▶ [Exercise]: Taking the line containing "content_type: text/plain;charset=UTF-8" as the first and the last line of the entries as the end, reproduce every line between them exactly, including both.
**** Records shown ****
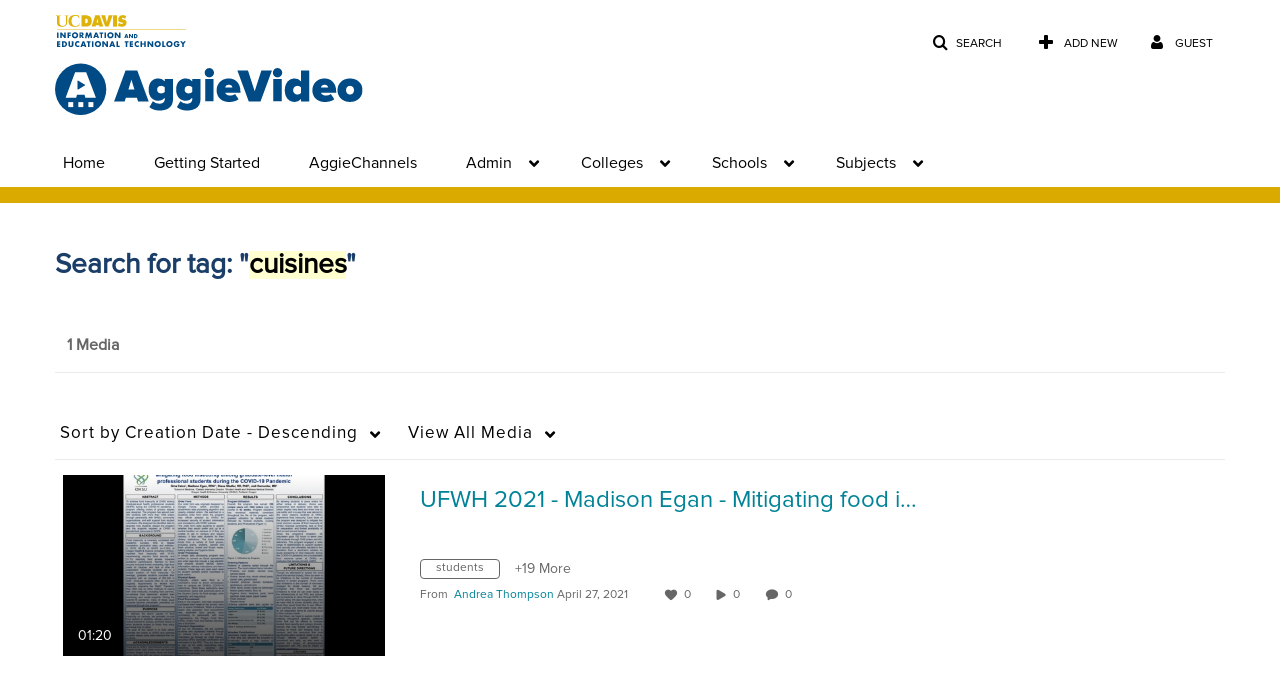

--- FILE ---
content_type: text/plain;charset=UTF-8
request_url: https://video.ucdavis.edu/user/get-details?format=ajax&_=1769037503325
body_size: 475
content:
{"content":[{"target":"#userMobileMenuDisplayName, #userMenuDisplayName","action":"replace","content":"Guest"}],"script":"$(\"body\").trigger(\"userDetailsPopulated\");;document.querySelector(\"meta[name=xsrf-ajax-nonce]\").setAttribute(\"content\", \"[base64]\");"}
****
▶ [Task solution]:
content_type: text/plain;charset=UTF-8
request_url: https://video.ucdavis.edu/user/get-details?format=ajax&_=1769037503325
body_size: 475
content:
{"content":[{"target":"#userMobileMenuDisplayName, #userMenuDisplayName","action":"replace","content":"Guest"}],"script":"$(\"body\").trigger(\"userDetailsPopulated\");;document.querySelector(\"meta[name=xsrf-ajax-nonce]\").setAttribute(\"content\", \"[base64]\");"}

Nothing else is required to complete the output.